The data
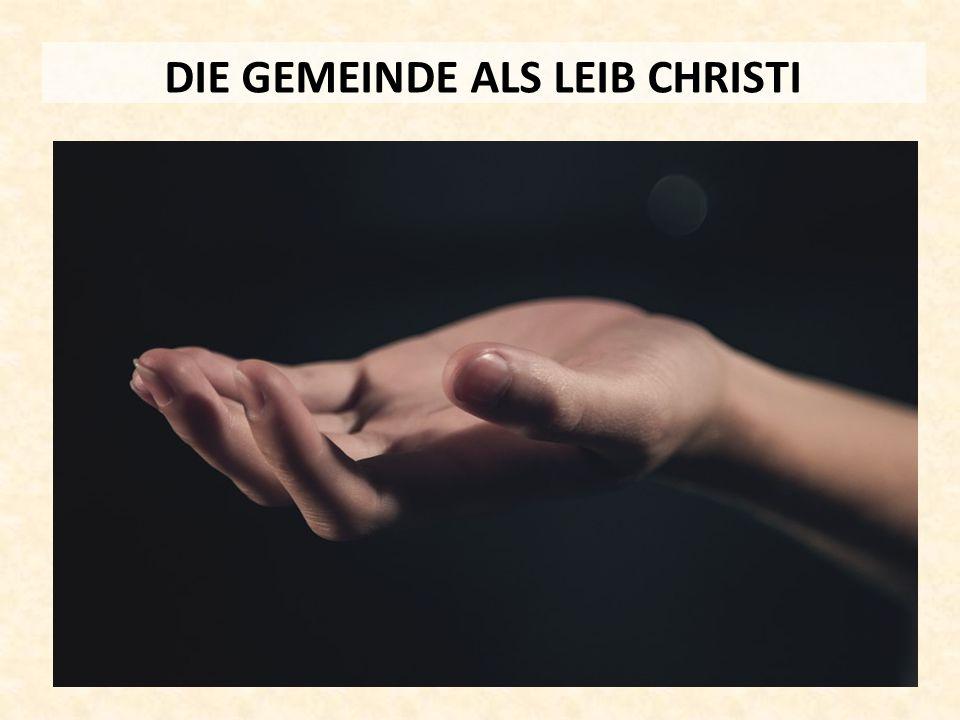 DIE GEMEINDE ALS LEIB CHRISTI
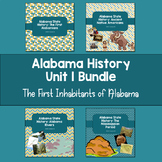 Alabama History: Unit 1 Bundle (First inhabitants in Alabama)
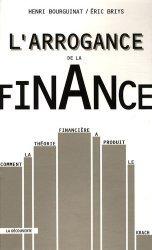 L'arrogance de la finance - la decouverte - 9782707157195 -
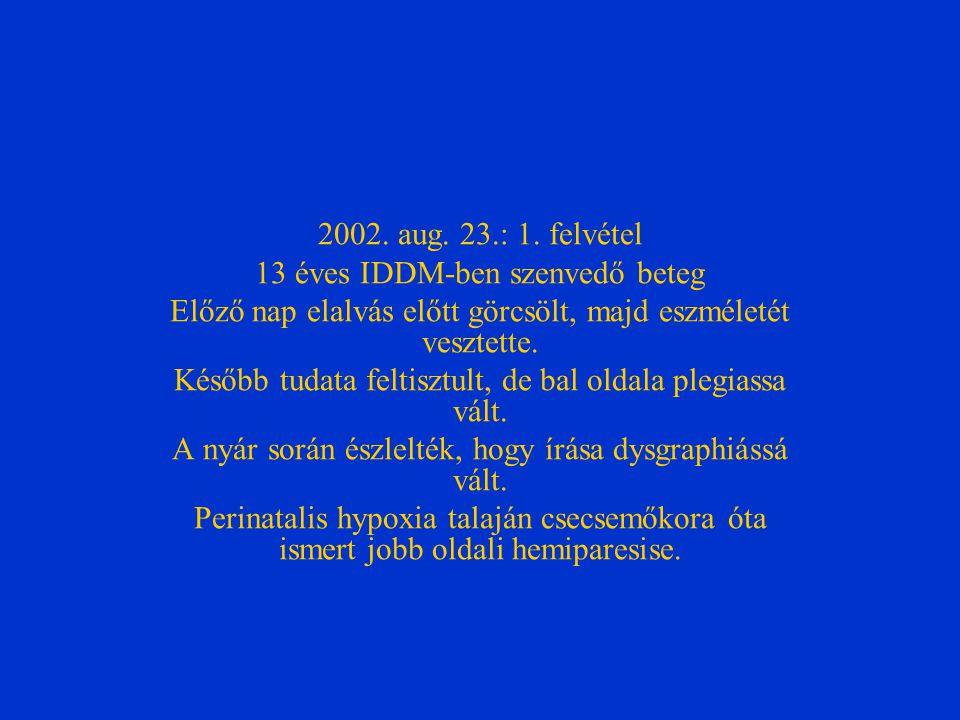 2002. aug. 23.: 1.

Task item
The listing is to be repeated word for word, with all pictures omitted.

Result for this exercise
 DIE GEMEINDE ALS LEIB CHRISTI
 Alabama History: Unit 1 Bundle (First inhabitants in Alabama)
 L'arrogance de la finance - la decouverte - 9782707157195 -
 2002. aug. 23.: 1.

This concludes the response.